Each year, influenza (flu) is a big topic of discussion for all age groups. For the unlucky ones who suffer from the flu, it is bigger than just a discussion. That’s why it is recommended that everyone six months of age and older receive the flu vaccination. According to the Centers for Disease Control (CDC), “The single best way to protect your children from the flu is to get them vaccinated each year.” The vaccination protects against the three most common flu viruses, as determined by experts from Food and Drug Administration (FDA), World Health Organization (WHO), U.S. Centers for Disease Control and Prevention (CDC) and other institutions.
While everyone is encouraged to get the vaccination, it is especially important for high-risk children including those younger than five, and those with chronic health conditions such as asthma, diabetes, heart disease, brain or nervous system disorders, and other serious conditions. In addition, it’s important for caregivers to know some children need two doses, particularly if they are receiving the vaccination for the first time. Healthcare providers should be consulted to determine if two doses are necessary. Also be aware that some people should not receive the flu vaccine due to egg allergies, severe past reactions to the vaccine, or moderate to severe illness with a fever.

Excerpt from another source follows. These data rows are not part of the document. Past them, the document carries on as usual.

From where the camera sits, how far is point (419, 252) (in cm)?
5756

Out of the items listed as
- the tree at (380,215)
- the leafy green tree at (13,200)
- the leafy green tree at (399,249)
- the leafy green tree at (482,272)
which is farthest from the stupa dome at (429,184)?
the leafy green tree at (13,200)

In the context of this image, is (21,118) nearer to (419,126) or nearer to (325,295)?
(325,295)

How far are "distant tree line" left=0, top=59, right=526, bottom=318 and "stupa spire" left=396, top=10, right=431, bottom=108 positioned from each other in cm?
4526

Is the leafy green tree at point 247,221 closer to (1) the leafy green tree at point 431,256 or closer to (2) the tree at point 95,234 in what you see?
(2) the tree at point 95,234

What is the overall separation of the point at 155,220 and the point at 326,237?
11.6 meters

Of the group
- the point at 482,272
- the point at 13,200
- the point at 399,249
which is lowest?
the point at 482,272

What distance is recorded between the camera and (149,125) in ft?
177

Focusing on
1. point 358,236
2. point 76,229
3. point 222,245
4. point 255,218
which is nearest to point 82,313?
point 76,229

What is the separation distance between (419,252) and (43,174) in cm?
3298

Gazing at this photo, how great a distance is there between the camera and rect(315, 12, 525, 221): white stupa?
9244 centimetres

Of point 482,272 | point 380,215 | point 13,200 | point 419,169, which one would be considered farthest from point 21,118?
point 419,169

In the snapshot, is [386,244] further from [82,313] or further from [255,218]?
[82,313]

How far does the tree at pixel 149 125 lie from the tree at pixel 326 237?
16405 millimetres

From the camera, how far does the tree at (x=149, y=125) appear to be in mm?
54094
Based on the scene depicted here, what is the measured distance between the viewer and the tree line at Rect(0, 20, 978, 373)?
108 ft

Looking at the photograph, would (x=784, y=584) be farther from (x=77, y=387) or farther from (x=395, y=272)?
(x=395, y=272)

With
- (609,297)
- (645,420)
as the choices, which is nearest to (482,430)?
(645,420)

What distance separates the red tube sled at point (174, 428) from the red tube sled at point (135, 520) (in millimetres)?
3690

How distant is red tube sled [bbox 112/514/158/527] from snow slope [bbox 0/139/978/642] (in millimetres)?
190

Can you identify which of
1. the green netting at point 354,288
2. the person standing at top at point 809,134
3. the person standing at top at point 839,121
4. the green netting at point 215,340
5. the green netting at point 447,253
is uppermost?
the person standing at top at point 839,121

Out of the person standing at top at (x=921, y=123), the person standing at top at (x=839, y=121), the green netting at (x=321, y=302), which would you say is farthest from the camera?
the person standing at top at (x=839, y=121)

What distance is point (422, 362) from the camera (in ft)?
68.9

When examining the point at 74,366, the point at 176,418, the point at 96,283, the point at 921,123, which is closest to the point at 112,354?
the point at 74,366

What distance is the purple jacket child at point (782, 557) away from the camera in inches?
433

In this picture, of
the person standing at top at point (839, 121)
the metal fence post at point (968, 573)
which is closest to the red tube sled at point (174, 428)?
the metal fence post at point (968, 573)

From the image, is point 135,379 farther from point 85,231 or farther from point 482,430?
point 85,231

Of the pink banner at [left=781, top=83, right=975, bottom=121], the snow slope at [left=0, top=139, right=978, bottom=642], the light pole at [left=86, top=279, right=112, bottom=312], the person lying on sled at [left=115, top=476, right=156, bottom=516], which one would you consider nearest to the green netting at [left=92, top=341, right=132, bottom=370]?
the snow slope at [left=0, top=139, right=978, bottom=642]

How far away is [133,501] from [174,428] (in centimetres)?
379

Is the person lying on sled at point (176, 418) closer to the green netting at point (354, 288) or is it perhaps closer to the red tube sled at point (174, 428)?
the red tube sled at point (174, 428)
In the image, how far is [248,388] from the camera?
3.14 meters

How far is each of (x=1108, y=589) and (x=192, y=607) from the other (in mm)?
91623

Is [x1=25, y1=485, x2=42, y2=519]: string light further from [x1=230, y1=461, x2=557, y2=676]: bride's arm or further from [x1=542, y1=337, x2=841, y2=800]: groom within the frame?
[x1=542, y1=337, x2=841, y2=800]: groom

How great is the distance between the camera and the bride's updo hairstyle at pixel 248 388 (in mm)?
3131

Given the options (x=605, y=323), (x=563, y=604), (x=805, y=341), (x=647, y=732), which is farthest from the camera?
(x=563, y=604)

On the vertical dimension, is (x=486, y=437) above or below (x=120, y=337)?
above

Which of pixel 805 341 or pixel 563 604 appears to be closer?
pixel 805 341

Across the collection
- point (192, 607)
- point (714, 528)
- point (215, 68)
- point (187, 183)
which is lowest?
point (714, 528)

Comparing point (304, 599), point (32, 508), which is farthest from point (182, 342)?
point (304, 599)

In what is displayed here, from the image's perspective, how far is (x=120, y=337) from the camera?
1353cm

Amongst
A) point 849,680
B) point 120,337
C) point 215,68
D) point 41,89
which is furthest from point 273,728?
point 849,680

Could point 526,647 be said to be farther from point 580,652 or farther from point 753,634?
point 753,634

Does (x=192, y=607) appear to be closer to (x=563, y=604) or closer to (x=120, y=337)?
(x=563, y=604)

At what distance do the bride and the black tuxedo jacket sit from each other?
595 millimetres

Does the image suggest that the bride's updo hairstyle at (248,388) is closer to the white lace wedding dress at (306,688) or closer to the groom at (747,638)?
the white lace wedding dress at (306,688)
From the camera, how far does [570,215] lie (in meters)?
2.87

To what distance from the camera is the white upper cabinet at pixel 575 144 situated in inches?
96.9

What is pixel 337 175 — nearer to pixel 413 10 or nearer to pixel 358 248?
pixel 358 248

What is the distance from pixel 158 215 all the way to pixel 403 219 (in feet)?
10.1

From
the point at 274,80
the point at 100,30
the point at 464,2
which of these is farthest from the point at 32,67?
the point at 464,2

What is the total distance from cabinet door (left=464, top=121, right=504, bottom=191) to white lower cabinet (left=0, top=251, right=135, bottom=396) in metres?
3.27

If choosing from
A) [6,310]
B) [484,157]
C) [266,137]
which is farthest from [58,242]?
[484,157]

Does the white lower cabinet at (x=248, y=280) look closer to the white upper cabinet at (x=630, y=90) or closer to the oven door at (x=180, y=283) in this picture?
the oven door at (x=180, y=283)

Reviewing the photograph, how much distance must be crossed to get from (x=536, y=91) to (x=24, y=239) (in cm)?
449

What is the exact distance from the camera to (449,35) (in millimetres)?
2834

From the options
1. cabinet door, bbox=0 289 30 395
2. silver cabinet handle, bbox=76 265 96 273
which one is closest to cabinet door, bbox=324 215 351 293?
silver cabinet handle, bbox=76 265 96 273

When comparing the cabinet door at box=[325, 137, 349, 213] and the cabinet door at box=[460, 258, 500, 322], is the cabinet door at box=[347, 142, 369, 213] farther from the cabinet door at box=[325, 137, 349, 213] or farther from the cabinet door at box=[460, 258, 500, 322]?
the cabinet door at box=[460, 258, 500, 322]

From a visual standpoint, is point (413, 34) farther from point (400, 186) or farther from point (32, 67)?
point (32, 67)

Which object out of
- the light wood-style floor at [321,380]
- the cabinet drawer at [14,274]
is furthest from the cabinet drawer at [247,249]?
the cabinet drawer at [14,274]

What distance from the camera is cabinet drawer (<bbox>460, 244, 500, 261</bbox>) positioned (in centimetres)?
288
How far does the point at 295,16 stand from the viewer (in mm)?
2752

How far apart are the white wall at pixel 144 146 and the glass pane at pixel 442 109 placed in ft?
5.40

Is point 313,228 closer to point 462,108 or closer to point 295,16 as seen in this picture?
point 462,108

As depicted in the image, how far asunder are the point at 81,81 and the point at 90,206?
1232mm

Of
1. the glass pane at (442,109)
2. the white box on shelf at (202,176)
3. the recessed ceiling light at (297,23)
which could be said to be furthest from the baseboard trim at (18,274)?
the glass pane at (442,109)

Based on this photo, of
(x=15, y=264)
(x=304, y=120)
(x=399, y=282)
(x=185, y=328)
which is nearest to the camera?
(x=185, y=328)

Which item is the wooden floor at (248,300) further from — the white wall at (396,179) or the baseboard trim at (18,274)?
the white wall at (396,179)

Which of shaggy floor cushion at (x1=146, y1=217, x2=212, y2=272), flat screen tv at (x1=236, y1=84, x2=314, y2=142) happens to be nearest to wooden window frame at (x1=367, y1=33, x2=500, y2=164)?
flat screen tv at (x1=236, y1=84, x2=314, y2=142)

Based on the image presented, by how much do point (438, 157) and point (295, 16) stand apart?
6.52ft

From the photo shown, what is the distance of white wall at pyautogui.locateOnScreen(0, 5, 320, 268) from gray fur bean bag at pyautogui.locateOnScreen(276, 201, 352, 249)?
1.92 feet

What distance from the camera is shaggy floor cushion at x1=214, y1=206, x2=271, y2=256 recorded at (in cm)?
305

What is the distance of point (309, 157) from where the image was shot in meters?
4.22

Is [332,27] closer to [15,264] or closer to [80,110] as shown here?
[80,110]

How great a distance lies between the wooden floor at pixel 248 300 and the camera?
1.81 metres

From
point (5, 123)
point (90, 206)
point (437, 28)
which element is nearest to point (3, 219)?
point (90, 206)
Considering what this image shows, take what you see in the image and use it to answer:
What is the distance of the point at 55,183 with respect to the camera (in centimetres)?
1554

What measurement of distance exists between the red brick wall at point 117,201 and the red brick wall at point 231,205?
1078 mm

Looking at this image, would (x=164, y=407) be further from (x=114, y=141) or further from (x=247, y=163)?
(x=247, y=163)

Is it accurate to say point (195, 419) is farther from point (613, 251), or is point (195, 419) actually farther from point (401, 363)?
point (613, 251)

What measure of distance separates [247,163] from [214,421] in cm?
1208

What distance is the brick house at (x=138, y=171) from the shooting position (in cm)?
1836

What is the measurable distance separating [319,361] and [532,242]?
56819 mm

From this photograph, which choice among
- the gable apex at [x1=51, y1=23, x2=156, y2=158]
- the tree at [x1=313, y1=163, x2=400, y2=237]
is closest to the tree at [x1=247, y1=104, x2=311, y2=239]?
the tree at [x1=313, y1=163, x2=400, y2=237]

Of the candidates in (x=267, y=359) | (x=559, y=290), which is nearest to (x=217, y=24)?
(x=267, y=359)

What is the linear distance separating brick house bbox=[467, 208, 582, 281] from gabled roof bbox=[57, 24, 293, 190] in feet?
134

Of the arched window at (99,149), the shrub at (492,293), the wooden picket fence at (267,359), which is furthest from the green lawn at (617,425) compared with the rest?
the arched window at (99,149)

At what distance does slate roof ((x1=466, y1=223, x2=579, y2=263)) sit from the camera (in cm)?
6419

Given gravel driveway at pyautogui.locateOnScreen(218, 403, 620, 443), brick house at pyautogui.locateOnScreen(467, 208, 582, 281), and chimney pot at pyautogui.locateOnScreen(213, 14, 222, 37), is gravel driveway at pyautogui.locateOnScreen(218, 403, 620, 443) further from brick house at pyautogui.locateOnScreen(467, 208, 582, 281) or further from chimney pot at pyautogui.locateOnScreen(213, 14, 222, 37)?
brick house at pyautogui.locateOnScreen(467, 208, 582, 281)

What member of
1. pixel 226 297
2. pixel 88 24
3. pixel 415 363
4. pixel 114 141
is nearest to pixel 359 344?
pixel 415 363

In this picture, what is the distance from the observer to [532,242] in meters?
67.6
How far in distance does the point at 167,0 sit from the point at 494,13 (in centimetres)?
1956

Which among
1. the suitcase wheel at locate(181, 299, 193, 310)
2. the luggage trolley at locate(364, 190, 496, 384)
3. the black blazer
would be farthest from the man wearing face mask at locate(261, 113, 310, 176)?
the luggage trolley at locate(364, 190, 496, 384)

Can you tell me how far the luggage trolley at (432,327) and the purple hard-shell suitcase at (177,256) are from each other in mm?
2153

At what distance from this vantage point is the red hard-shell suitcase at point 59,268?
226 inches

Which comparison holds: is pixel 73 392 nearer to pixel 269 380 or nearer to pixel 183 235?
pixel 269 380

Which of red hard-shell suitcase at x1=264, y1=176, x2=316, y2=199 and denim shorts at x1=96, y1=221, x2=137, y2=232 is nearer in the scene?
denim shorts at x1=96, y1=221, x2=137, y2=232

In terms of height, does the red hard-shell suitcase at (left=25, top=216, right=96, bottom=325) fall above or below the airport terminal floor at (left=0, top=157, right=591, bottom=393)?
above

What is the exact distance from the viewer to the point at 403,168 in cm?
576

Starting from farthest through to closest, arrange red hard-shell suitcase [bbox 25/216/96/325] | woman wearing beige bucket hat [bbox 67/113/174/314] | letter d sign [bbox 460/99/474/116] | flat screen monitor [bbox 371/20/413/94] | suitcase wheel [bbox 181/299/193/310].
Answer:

To prevent complications associated with the flu, the CDC recommends that children be vaccinated as soon as the flu vaccine is available. Peak flu season is generally January or February, but it can begin earlier and last until May. Early vaccination means protecting the child by the time flu season starts, as it takes approximately two weeks for the vaccination to take full effect. The 2012-2013 flu vaccine is currently available, and Flu.gov makes it easy to find flu clinics near you.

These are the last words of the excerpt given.